Menunggui Warung sambil Momong Cucu
Kumpul-kumpul pada Hari Raya Idul Fitri tahun ini agak berbeda dibanding tahun-tahun sebelumnya. Tahun lalu keluarga kehilangan nenek Astuty, tahun ini kita kehilangan keponakan Tuty Sumargo, sama sama cucu embah Siti Padmirah Pacitan dan anaknya Nana Hari keduanya meninggal dunia dalam waktu hampir bersamaan.
Pada setiap bertemu di hari lbaran, biasanya Tuty yang bercerita tentang perjalannya ke Bangkok membeli bunga untuk dijual di Jakarta, Atau cerita lain tentang usahanya yang gesit seperti neneknya di Pacitan. Tuty meniru gaya neneknya yang gesit itu berjualan apa saja nahkan semasa masih bekerja di Petamina. Bagi Tuty apa saja bisa menjadi barang dagangan yang bisa dijual. Dia meniru gaya neneknya dari Pacitan. Kali ini cerita itu tidak ada lagi.
Rupanya setelah Tuty dan anaknya Nana meningal dunia, suaminya mas Hari yang ganti cerita tentang bagaimana isterinya kena penyakit dengan nilai gula yang tinggi dan meninggal dunia. Mas Hari yang pensiunan Departemen Koperasi itu punya cerita lain yang menarik dan sementara ini masih tersembunyi.
Pada waktu menikah dengan Tuty kedua pengantin itu kurang disetujui bapak ibu Sumargo sehingga lari ke Pacitan ikut berbulan madu bersama nenek Siti Padmirah di Pucangsewu. Pada waktu benek ke Jakarta untuk momong cucunya yang ditinggal bapak ibunya belajar ke Amerika, ikut nenek pindah ke Jakarta dan menempati kamar depan rumah pak Haryono di Cempaka Putih, ikut momong dua anak Mas Fajar dan mbak Rina yang diasuh nenek Siti Padmirah karena ibunya nyusul pak Haryono ke Amerika.
Dua anak lainnya, mBak Ria ikut bude Sumargo di Jatinegra sedangkan mbak Dewi ikut pamannya Pak Suyoto almarhum yang sudah lebih makmur sebagai manager Hotel di Jakarta Utara.

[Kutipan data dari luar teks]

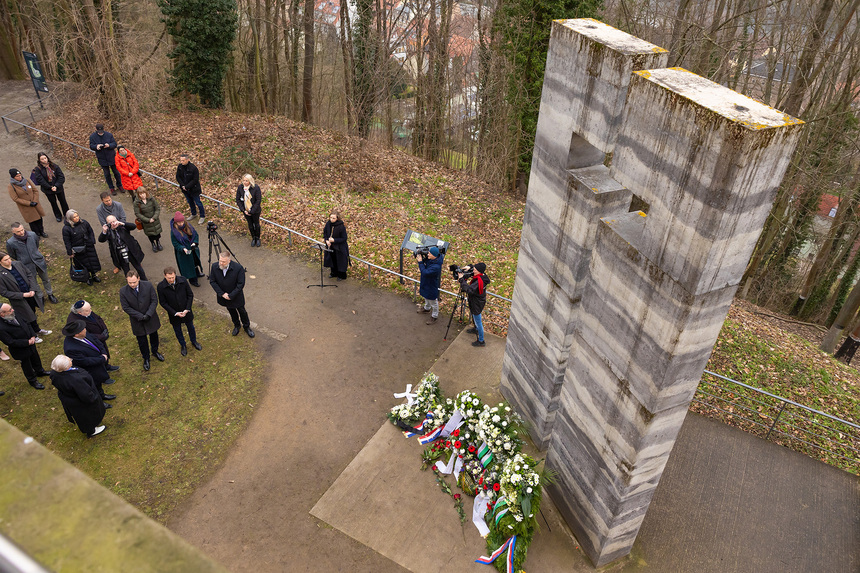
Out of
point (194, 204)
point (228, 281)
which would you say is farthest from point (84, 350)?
point (194, 204)

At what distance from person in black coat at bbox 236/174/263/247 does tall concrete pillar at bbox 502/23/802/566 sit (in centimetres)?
740

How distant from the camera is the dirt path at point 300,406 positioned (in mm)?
7688

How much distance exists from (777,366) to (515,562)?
8326 millimetres

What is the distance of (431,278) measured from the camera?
11.2 meters

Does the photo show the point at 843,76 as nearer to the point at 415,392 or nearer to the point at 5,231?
the point at 415,392

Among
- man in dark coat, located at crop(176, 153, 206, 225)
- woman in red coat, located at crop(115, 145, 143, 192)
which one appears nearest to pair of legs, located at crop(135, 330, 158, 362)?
man in dark coat, located at crop(176, 153, 206, 225)

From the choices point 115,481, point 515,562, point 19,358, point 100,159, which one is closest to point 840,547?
point 515,562

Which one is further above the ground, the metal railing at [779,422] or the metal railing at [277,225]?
the metal railing at [277,225]

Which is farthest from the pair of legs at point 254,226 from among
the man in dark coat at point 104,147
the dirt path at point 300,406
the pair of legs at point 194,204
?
the man in dark coat at point 104,147

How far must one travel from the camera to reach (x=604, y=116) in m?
6.21

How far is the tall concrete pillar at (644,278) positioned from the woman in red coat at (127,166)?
10.5 m

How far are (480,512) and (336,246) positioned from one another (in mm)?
6586

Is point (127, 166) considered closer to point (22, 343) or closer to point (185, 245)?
point (185, 245)

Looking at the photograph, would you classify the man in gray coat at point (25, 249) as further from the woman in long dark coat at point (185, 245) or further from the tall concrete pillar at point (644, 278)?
the tall concrete pillar at point (644, 278)
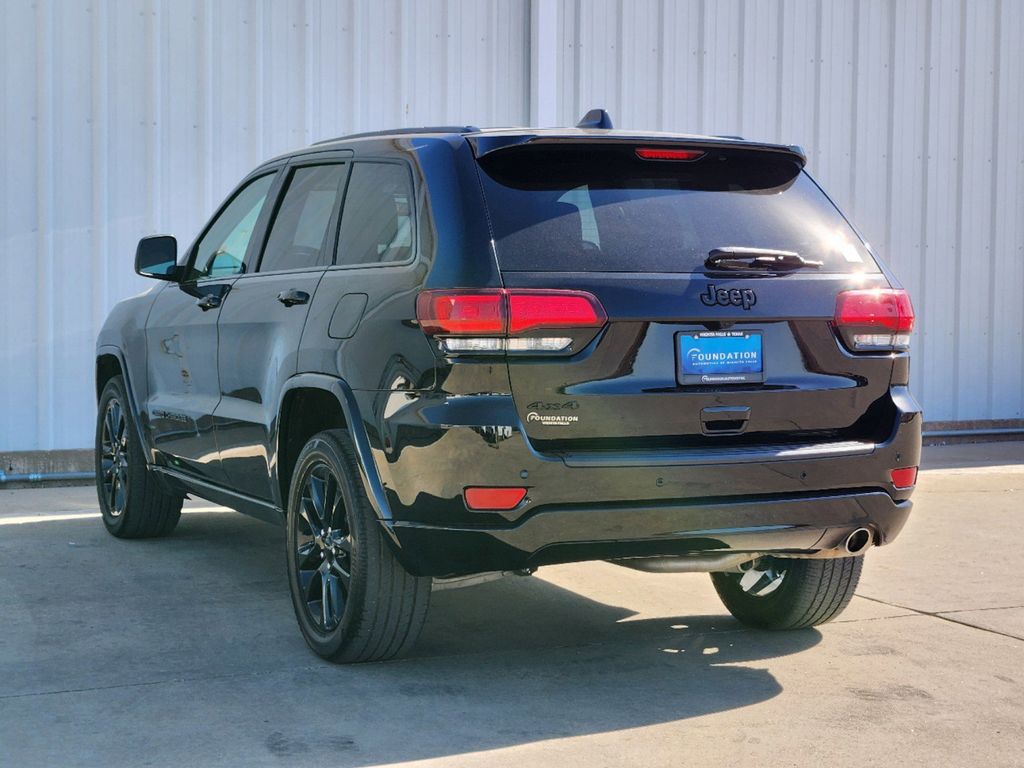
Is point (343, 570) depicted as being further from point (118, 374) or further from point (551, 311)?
point (118, 374)

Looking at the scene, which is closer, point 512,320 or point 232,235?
point 512,320

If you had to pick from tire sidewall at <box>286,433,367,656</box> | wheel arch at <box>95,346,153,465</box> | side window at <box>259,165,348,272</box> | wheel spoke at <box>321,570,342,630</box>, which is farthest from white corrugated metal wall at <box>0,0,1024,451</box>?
wheel spoke at <box>321,570,342,630</box>

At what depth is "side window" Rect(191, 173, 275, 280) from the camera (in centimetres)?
607

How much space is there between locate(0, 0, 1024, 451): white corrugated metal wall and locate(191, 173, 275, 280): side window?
3483mm

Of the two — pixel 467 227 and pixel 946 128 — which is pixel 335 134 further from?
pixel 467 227

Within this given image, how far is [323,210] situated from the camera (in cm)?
544

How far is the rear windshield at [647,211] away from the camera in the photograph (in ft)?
14.5

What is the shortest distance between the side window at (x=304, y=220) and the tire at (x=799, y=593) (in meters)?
2.00

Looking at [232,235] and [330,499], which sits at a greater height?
[232,235]

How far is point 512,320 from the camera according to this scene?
4211mm

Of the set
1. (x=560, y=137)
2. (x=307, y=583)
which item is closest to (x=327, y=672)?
(x=307, y=583)

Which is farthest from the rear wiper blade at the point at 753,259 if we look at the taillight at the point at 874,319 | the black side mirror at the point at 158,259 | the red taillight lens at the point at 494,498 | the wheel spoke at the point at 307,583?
the black side mirror at the point at 158,259

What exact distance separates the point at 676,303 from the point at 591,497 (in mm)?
A: 649

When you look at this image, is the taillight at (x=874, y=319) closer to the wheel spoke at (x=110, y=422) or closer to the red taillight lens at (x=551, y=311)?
the red taillight lens at (x=551, y=311)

Nenek Siti Padmirah tidak mau menggunakan uang gajih yang ditingal saja untuk belanja bagi kedua cucu yang diasuhnya, tetapi langsung membuat bedeng di depan rumah kecil di Cempaka Putih. Di bedeng itu disediakan kopi dan kebutuhan sehari hari seperti garam, kecap dan kebutuhan sehari hari lainnya seperti Warung mbah Irah di Pacitan. Ternyata warung itu berguna dan laris melayani tetangga untuk keperluan mendadak tanpa harus pergi jauh dari rumahnya di Komplek Sekneg dimana tinggal juga pak Sucipto Wirosarjono amarhum, pak Bustami, Urusan Pegawai dan pegawai Sekneg lainnya.

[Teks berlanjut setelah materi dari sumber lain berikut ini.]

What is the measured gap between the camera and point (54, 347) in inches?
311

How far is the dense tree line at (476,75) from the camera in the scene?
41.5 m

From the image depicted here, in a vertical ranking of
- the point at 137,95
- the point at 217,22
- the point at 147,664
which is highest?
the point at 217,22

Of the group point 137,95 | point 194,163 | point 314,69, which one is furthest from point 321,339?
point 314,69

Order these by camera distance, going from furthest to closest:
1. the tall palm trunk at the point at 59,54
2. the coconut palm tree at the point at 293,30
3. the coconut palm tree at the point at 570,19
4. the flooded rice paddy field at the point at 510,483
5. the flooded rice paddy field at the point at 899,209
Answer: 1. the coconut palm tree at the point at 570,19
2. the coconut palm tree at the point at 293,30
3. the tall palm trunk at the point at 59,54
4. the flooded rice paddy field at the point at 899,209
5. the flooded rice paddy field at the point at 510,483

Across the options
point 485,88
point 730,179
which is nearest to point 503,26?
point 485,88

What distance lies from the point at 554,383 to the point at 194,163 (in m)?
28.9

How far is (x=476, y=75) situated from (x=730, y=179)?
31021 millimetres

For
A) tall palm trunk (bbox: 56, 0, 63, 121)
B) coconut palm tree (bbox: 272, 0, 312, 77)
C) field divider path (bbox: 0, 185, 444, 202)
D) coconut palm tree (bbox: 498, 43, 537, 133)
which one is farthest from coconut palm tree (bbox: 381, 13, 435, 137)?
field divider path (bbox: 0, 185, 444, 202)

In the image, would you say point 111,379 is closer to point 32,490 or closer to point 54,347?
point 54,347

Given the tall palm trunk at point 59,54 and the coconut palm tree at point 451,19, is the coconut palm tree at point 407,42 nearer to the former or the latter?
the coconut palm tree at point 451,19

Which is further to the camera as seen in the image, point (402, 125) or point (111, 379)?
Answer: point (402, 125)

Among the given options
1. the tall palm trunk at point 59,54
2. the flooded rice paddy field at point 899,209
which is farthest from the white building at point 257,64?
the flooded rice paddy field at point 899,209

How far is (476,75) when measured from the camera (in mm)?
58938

Dengan adanya Warung itu Nenek Siti Padmirah dengan leluasa mmong kedua cucunya itu sampai bulan September 1972 tatkala Pak Haryono kembali dari Chicago relatif dengan makanan bergizi tinggi yang cukup.

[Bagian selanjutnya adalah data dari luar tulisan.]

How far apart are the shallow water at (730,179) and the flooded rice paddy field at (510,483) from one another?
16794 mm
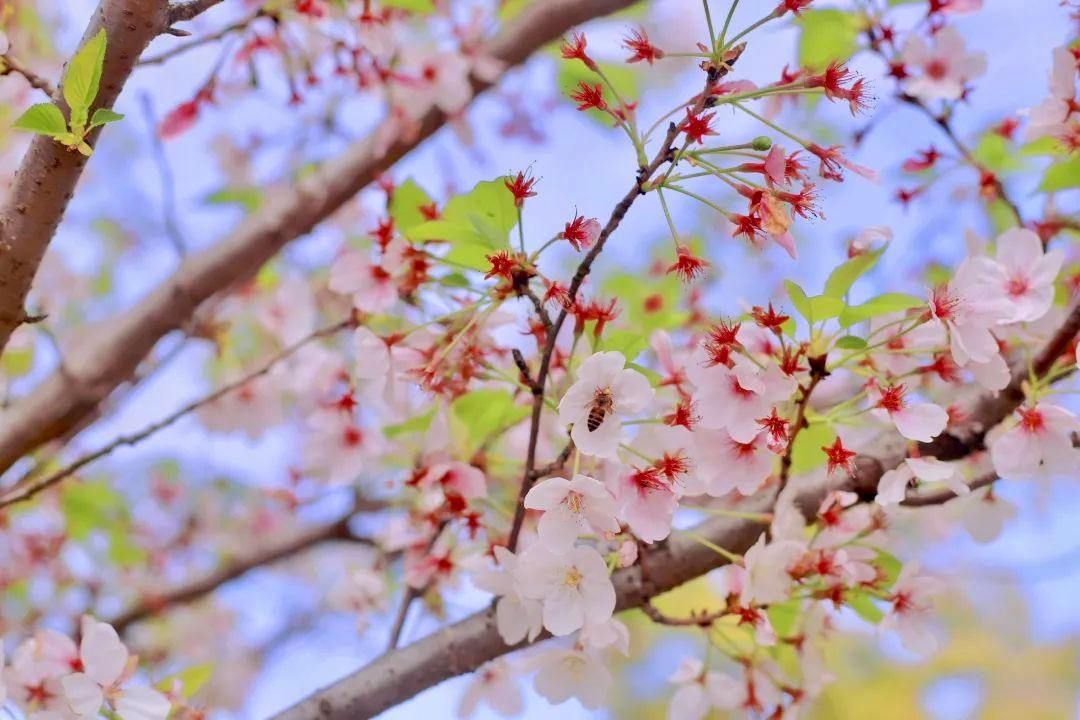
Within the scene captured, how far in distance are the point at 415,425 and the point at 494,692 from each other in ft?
1.14

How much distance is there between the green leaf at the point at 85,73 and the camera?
81 cm

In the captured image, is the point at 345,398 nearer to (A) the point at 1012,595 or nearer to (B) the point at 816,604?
(B) the point at 816,604

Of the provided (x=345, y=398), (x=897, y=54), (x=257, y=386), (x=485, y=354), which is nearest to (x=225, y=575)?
(x=257, y=386)

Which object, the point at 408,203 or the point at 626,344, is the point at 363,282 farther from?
the point at 626,344

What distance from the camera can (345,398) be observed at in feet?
3.89

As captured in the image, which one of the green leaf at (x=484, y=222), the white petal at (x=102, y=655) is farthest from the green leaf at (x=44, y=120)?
the white petal at (x=102, y=655)

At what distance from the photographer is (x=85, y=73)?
2.65ft

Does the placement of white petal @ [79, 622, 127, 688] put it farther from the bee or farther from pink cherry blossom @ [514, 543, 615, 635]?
the bee

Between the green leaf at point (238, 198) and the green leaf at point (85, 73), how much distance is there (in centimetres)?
90

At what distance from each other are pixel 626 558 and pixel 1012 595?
16.7 ft

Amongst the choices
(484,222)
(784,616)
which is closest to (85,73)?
(484,222)

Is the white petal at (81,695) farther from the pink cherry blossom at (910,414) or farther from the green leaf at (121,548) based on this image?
the green leaf at (121,548)

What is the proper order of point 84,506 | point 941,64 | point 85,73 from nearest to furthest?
point 85,73 < point 941,64 < point 84,506

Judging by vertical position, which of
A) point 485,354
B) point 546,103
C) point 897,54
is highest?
point 546,103
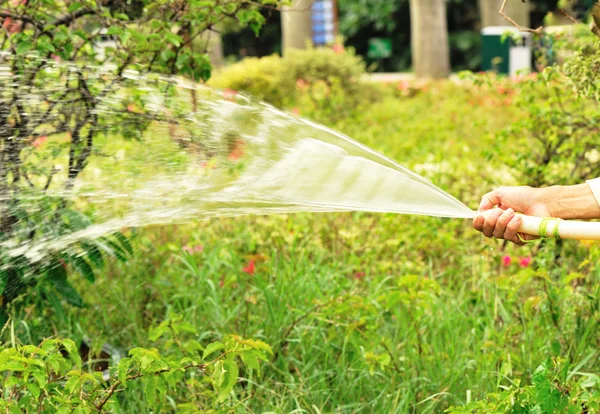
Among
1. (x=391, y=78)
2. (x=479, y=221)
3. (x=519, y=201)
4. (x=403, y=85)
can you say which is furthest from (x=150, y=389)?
(x=391, y=78)

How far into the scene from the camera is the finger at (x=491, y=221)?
2078 millimetres

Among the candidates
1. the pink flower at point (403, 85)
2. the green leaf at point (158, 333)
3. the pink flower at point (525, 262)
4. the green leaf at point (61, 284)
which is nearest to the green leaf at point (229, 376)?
the green leaf at point (158, 333)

Doa untuk nenek Siti Padmirah yang berjasa sangat besar untuk anak anaknaya dan cucunya. Nama beliau diperingati sebagai nama Pusat Pemberdayaan Masyarakat dan Keluarga di Pucangsewu, Pacitan. Semoga dikenang sepanjang masa dan mendapat berkah dari Tuhan Yang Maha Kuasa.